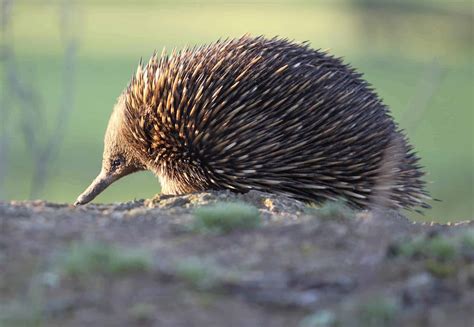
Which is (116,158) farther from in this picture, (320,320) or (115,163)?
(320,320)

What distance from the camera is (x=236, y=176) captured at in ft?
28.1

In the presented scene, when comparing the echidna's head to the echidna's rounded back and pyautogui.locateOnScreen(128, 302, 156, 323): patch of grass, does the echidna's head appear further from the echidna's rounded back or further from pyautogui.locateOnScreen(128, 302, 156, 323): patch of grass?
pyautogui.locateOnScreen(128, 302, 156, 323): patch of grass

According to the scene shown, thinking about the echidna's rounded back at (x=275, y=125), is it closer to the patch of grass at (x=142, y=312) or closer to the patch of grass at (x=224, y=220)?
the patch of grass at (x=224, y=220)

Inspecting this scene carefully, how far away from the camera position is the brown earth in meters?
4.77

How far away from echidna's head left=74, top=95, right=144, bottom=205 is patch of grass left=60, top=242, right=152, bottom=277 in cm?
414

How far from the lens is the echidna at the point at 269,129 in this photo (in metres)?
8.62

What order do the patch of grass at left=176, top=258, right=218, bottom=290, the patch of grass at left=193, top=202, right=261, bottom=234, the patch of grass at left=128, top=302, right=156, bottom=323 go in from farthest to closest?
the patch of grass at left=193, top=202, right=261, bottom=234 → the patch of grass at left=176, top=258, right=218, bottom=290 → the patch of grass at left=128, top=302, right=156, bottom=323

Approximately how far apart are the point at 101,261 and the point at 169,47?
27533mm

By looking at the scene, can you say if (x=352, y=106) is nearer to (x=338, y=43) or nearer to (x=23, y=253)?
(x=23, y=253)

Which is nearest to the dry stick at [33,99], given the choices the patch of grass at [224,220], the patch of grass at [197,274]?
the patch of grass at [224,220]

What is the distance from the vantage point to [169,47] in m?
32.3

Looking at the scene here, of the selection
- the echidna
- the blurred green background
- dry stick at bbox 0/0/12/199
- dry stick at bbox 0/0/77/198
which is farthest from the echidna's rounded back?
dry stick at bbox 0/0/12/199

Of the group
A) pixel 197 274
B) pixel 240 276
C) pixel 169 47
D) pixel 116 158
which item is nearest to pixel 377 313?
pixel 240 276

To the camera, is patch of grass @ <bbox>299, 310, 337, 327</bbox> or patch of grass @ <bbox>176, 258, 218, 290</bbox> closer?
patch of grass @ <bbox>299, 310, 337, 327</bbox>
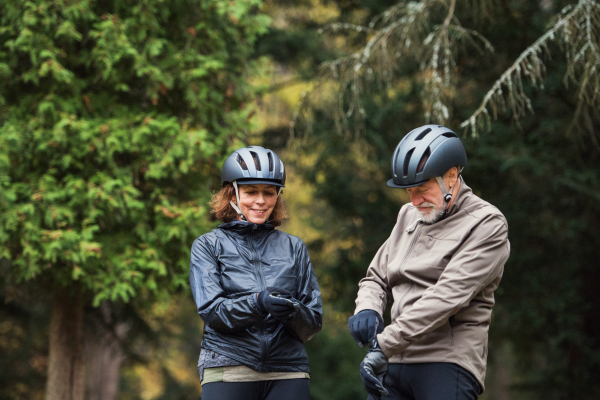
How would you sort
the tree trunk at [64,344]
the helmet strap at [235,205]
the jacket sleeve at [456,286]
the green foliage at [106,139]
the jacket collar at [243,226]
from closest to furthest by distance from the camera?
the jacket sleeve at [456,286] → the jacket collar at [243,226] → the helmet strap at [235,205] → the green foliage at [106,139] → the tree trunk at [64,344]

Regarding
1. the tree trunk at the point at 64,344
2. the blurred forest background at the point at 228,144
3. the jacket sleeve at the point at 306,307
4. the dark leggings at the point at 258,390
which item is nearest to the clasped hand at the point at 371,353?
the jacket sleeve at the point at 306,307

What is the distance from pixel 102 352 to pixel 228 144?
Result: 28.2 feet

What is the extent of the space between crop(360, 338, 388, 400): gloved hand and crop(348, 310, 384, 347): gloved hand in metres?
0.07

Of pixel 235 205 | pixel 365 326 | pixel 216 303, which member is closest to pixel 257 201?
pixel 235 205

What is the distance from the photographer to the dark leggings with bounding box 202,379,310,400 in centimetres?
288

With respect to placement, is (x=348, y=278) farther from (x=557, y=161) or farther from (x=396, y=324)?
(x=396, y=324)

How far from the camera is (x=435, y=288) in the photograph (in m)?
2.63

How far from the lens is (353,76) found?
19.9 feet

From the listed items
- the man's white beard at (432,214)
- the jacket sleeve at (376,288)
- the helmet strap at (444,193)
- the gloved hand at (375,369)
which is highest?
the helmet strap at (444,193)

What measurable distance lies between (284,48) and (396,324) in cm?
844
#####
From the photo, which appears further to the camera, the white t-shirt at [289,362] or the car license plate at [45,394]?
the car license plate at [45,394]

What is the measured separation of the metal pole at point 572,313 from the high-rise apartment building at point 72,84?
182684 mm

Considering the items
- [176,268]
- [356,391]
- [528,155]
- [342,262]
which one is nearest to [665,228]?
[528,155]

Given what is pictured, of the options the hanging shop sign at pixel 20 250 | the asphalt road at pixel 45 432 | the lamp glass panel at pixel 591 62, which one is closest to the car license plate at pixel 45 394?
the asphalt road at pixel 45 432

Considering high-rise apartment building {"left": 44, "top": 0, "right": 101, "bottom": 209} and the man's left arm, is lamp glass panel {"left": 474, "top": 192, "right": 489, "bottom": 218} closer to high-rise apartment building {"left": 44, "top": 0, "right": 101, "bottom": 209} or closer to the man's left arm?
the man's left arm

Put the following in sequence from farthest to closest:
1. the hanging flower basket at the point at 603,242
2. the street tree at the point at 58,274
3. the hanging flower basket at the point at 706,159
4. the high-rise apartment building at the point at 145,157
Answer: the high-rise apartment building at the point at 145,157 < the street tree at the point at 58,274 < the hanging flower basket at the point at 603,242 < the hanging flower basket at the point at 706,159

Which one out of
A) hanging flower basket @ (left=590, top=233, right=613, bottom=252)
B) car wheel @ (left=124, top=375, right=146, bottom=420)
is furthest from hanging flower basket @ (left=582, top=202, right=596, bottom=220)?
#####
What needs to be done
Which lines in the records above contain the word "away"? Gather each such line in full, and note that case counts.

Output of the exercise
Inspecting this scene carefully, how far away from the camera position is the brown earth in meters?
How far away from echidna's head left=74, top=95, right=144, bottom=205 is patch of grass left=60, top=242, right=152, bottom=277 in cm?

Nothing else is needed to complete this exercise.